US spending on diabetes drugs nearly doubled to $12.5 billion over the last 6 years, according to a study published in this week’s Archives of Internal Medicine.
The cost escalations were driven by a 40% increase in the number of drugs prescribed per patient and a tendency to prescribe newer, costly drugs in lieu of tried-and-true generics despite safety concerns swirling around some of the newer ones.
The study investigators noted that the newer drugs Januvia (Merck, FDA approved in 2006), Avandia (GlaxoSmithKline, FDA approved 2006), and the wildly popular Actos (Takeda, FDA approved 1999) were prescribed in 28% of all doctor visits by the end of the study period.
“We need to pay attention to this,” Dr. David Nathan wrote in an accompanying editorial. Nathan, who is Chief of the Diabetes Unit at Massachusetts General Hospital, added “if you can achieve the same glucose control at lower cost and lower side effects, that’s what you want to do.”
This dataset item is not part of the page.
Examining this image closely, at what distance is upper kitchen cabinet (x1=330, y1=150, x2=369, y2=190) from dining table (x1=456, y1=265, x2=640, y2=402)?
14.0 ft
Current guidelines for Type 2 (adult onset) Diabetes recommend metformin, a generic drug that costs about $30 per month along with dietary modifications and exercise as first-line therapy. The guidelines suggest adding other drugs for patients who fail to respond adequately, but the recommendations specifically do not include Avandia which costs nearly $225 per month.
Last year, the FDA released a safety alert for Avandia after a meta-analysis revealed an increased risk of heart attacks in patients taking the drug. There are no safety concerns of this sort for Actos or Januvia.
About 24 million Americans have Type 2 diabetes.